WORK TO COMPLETE –
• A. Answer these about the blog excerpt, one line each, marked as below:
(i) Where did the writer spend Thanksgiving?
(ii) What project were many of the writer's friends taking part in during November?
(iii) Which two words describe Advent as anticipation?
• B. Shorten the paragraph of the blog excerpt that begins "It's the end of the month of gratitude," keeping its main facts.
• C. Write a continuation of the blog excerpt, starting right after its final sentence.

EXCERPT PROVIDED –
And then it happens. The promise is fulfilled.

Doesn't that make the shepherds seem so much more genuine? Imagine the young men, who doubted it would ever happen. Imagine the old men, whose hope was maybe a little more real. Imagine the small boys, who would never know the lifetime of waiting all their forefathers knew. The fulfillment was right now. It was here. It was real.

That is Advent to me. It's so much more than the excitement of pregnancy. It's the culmination of years of that quietly-whispered hope and those tender prayers. So Advent is anticipation: joyful and messy. Isn't that just the story of our whole lives?

Magnificat: anima mea Dominum.

11.26.2010

my thanksgiving was better than your thanksgiving

It's the end of the month of gratitude. Many of my friends have been participating in the 1000 gifts project, taking the month of November to list 1000 gifts from God. Consider this my contribution to the project.

I'm grateful for spending Thanksgiving with my family in Colorado, and for sledding together in the Rocky Mountains:

I'm grateful for cousins crazy enough to marry into our family:

I'm grateful for newly engaged cousins (!):

I'm grateful for toboggan rides that start out promising:

but end in whitewashes:
(let's be honest, I really did miss this in Nigeria)

I'm especially grateful for the strong women in my life, from whom I can learn so much:

I'm grateful for the community of friends, old and new, that God has built up around me, to encourage me and keep me on track.

I'm grateful for a job that fits my gifts and passions, and one I will learn and grow in.

I'm grateful for this stage of life, however in-between it feels, and for the lessons I'm learning in the process.

11.21.2010

i'm not that kind of girl

Let's get something straight: On the wide spectrum of femininity, I am more of a girly-girl than a tomboy. It's just that I'm just not that far left of center.

SUPPLIED DATA –
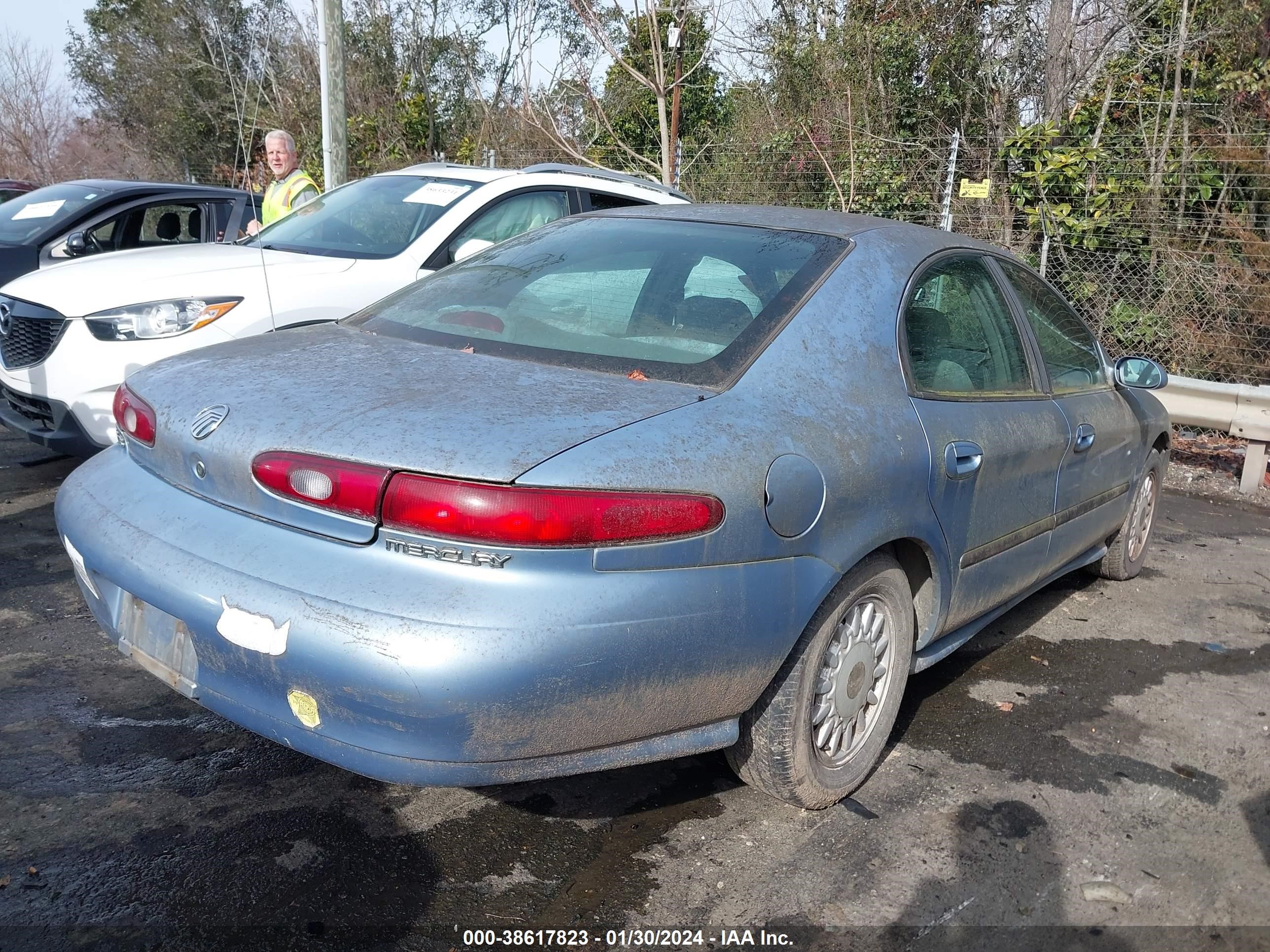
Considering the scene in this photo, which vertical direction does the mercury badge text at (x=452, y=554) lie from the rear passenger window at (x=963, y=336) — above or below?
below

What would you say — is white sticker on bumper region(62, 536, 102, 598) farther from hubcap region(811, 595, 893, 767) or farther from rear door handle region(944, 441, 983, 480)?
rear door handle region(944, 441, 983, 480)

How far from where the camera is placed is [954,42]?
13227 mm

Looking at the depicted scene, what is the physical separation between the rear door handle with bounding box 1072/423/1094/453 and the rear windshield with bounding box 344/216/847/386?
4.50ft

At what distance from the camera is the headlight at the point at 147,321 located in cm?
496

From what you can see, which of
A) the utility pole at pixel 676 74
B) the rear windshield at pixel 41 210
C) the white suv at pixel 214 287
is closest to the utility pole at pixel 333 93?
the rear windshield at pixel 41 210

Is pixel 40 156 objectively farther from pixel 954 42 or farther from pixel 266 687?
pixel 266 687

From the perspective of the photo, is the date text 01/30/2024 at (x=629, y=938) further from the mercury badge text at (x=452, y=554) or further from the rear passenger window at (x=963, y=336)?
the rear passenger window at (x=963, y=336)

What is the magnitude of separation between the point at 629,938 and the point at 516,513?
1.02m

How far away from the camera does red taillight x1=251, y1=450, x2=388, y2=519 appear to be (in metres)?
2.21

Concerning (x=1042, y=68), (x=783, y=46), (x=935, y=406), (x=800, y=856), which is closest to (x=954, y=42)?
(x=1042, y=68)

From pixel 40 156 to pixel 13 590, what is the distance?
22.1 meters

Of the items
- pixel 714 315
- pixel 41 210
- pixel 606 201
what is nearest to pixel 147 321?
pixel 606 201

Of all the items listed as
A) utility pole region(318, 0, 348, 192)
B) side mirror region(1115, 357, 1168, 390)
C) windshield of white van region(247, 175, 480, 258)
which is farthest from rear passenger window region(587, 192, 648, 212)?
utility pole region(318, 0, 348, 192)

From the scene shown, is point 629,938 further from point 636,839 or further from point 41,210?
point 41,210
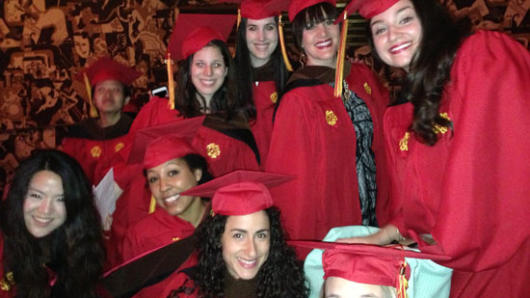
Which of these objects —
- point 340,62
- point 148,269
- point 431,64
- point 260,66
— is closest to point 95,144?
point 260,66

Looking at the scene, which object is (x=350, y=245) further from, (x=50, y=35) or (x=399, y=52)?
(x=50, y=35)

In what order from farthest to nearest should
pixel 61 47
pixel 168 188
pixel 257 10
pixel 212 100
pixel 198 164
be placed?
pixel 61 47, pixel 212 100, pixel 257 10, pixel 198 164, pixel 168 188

FINAL ANSWERS –
• A.
(i) In Colorado, with family.
(ii) The 1000 gifts project, listing 1000 gifts from God over the month.
(iii) Joyful and messy.

• B. November, the month of gratitude, is ending. Many of the writer's friends have joined the 1000 gifts project, listing 1000 gifts from God during the month, and this post is the writer's contribution.

• C.
The most recent piece of evidence was submitted Friday. The church I grew up at hosts a women's Holiday Tea each November. The women of the church sign up to host and decorate a table, and a formal teatime is served. It is a pretty spectacular display of the feminine ingenuity of the women of that church, let me tell you. I haven't been in several years and it gets more elaborate each year. Last Friday, I was half-expecting a waterfall. Or two.

I definitely appreciated the event and the hosts who dedicated so much time to their tables. But as Mom and I surveyed all the tables with their place settings and fine china and knife rests (knife rests!), she asked me if I could see myself hosting something like that someday.

(There we are...yep, I look like my Mom.)

I was honest. I said no, thus fixing myself at the place where "painting our nails" meets "screaming at the football game on TV."

I am a girly-girl. I do enjoy attending holiday teas, and eating scones, and placing my soiled knife on my knife rest. I went shopping for a fancy dress this weekend and loved every second. I even curled my hair this afternoon.

It's just that I don't get a thrill from the prospect of owning fine china or hosting a formal tea someday. I guess a girl has to draw the line somewhere. I guess I'm more practical when it comes to dishes.

I discussed it with my Dad, who was the Tea's most adorable server. I said something like, "I enjoy this, but the elaborate business...it's just not me." To which he lovingly replied, "You're such a cynic...don't worry, you get that from me."

(Oh, the bow tie. And the teapot. Precious.)

11.20.2010

i have a knack for embarrassing myself

Just because y'all are special

and just because it's my hundredth post

and just because I'm feeling generous and more than a little self-deprecating

but mostly just because I write whatever I want on this blog anyway....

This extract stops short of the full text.